*Material:*

-------------------------

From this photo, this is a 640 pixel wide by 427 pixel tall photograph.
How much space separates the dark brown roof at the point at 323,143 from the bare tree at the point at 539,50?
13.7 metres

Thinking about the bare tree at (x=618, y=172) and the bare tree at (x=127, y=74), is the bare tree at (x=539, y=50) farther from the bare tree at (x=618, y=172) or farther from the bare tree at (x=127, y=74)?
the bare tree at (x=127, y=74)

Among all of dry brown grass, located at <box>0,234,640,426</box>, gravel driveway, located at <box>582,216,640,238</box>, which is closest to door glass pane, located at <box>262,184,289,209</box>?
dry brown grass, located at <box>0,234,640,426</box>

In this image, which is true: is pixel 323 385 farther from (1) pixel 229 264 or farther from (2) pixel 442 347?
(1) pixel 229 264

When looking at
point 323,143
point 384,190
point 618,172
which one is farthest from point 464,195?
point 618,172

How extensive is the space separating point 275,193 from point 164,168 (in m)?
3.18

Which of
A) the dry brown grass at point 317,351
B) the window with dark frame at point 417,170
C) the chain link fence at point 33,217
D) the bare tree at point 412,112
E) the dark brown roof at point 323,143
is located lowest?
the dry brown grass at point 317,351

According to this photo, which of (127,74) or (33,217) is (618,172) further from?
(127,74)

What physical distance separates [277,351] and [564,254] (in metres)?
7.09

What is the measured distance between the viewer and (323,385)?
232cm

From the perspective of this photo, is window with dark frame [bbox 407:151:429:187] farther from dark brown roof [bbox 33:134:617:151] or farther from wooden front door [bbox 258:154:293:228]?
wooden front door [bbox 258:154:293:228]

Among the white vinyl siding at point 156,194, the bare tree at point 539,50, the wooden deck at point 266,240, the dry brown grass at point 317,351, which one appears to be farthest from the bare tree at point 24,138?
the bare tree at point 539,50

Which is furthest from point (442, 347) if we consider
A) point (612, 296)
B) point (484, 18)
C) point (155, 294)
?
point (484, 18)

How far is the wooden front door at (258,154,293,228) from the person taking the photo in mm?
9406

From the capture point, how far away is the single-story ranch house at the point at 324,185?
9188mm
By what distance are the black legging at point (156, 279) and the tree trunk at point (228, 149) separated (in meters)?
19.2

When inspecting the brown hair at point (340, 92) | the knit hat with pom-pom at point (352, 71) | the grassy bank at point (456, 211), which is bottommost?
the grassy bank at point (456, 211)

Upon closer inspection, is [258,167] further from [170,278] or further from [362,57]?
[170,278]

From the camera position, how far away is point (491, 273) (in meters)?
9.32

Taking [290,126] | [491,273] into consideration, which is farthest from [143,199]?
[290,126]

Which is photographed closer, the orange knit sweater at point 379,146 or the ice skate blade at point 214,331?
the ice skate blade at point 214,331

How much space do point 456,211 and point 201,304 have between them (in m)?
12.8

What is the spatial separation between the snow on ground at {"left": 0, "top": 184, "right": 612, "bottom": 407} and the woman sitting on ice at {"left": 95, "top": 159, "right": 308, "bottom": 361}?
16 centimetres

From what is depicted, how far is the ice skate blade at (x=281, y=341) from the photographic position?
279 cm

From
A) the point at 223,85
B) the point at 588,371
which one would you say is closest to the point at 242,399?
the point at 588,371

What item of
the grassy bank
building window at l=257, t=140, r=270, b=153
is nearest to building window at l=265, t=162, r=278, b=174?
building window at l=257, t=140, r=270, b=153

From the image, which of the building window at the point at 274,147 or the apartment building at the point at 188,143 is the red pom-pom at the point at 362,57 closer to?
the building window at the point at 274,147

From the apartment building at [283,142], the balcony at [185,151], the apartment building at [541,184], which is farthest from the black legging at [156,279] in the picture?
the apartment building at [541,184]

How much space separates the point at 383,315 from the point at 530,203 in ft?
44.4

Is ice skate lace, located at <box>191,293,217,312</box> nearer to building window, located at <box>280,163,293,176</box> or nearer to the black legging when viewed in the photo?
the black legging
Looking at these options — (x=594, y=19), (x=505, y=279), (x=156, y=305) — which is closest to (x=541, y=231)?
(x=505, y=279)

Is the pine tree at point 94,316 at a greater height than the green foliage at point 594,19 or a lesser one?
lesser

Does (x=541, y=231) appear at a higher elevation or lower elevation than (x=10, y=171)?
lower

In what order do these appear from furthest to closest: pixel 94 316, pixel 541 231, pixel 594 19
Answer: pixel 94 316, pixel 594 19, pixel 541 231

-------------------------

Write out every entry again, keeping each line exactly the same.

*Problem solution:*
From this photo, this is a 640 pixel wide by 427 pixel tall photograph.
How much space separates the dark brown roof at the point at 323,143 from the bare tree at the point at 539,50?
13.7 metres

Thinking about the bare tree at (x=618, y=172) and the bare tree at (x=127, y=74), is the bare tree at (x=539, y=50) farther from the bare tree at (x=618, y=172) or farther from the bare tree at (x=127, y=74)?
the bare tree at (x=127, y=74)

Among all of dry brown grass, located at <box>0,234,640,426</box>, gravel driveway, located at <box>582,216,640,238</box>, which is closest to door glass pane, located at <box>262,184,289,209</box>?
dry brown grass, located at <box>0,234,640,426</box>

In this image, which is true: is pixel 323 385 farther from (1) pixel 229 264 or farther from (2) pixel 442 347?
(1) pixel 229 264

When looking at
point 323,143
point 384,190
point 618,172
which one is farthest from point 464,195?
point 618,172

How extensive is the space separating point 275,193 from point 164,168 (in m)?
3.18

Which of
A) the dry brown grass at point 317,351
B) the window with dark frame at point 417,170
C) the chain link fence at point 33,217
D) the bare tree at point 412,112
E) the dark brown roof at point 323,143
is located lowest?
the dry brown grass at point 317,351

According to this photo, which of (127,74) or (33,217) is (618,172) further from?
(127,74)

What physical distance separates [277,351] and [564,254] (in metres)?
7.09

What is the measured distance between the viewer and (323,385)?
232cm

From the perspective of this photo, is window with dark frame [bbox 407:151:429:187] farther from dark brown roof [bbox 33:134:617:151] or farther from wooden front door [bbox 258:154:293:228]?
wooden front door [bbox 258:154:293:228]

Among the white vinyl siding at point 156,194, the bare tree at point 539,50, the wooden deck at point 266,240, the dry brown grass at point 317,351, which one appears to be farthest from the bare tree at point 24,138?
the bare tree at point 539,50

Which is furthest from point (442, 347) if we consider
A) point (612, 296)
B) point (484, 18)
C) point (155, 294)
?
point (484, 18)

How far is the wooden front door at (258,154,293,228) from the person taking the photo in mm?
9406

From the capture point, how far away is the single-story ranch house at the point at 324,185?
9188mm
By what distance are the black legging at point (156, 279) and the tree trunk at point (228, 149) separated (in meters)?
19.2

When inspecting the brown hair at point (340, 92) | the knit hat with pom-pom at point (352, 71) | the grassy bank at point (456, 211), which is bottommost?
the grassy bank at point (456, 211)

Upon closer inspection, is [258,167] further from [170,278] or further from [362,57]?
[170,278]

From the camera position, how far away is point (491, 273) (in meters)?
9.32

Taking [290,126] | [491,273] into consideration, which is farthest from [143,199]?
[290,126]

Which is photographed closer, the orange knit sweater at point 379,146 or the ice skate blade at point 214,331?
the ice skate blade at point 214,331

How much space do point 456,211 and point 201,304 have between them (in m)?
12.8

What is the spatial separation between the snow on ground at {"left": 0, "top": 184, "right": 612, "bottom": 407} and the woman sitting on ice at {"left": 95, "top": 159, "right": 308, "bottom": 361}?
16 centimetres

From what is depicted, how far is the ice skate blade at (x=281, y=341) from the photographic position?
279 cm

From
A) the point at 223,85
B) the point at 588,371
which one would you say is closest to the point at 242,399?
the point at 588,371

What item of
the grassy bank
building window at l=257, t=140, r=270, b=153
is nearest to building window at l=265, t=162, r=278, b=174?
building window at l=257, t=140, r=270, b=153

From the image, which of the building window at the point at 274,147 or the apartment building at the point at 188,143 is the red pom-pom at the point at 362,57 closer to?
the building window at the point at 274,147

From the apartment building at [283,142], the balcony at [185,151], the apartment building at [541,184], which is farthest from the black legging at [156,279] in the picture?
the apartment building at [541,184]

How much space separates the point at 383,315 from the point at 530,203 in ft?
44.4

Is ice skate lace, located at <box>191,293,217,312</box> nearer to building window, located at <box>280,163,293,176</box> or nearer to the black legging when viewed in the photo?
the black legging
Looking at these options — (x=594, y=19), (x=505, y=279), (x=156, y=305) — which is closest to (x=541, y=231)?
(x=505, y=279)

Is the pine tree at point 94,316 at a greater height than the green foliage at point 594,19 or a lesser one?
lesser

Does (x=541, y=231) appear at a higher elevation or lower elevation than (x=10, y=171)?
lower

In what order do these appear from furthest to closest: pixel 94 316, pixel 541 231, pixel 594 19
Answer: pixel 94 316, pixel 594 19, pixel 541 231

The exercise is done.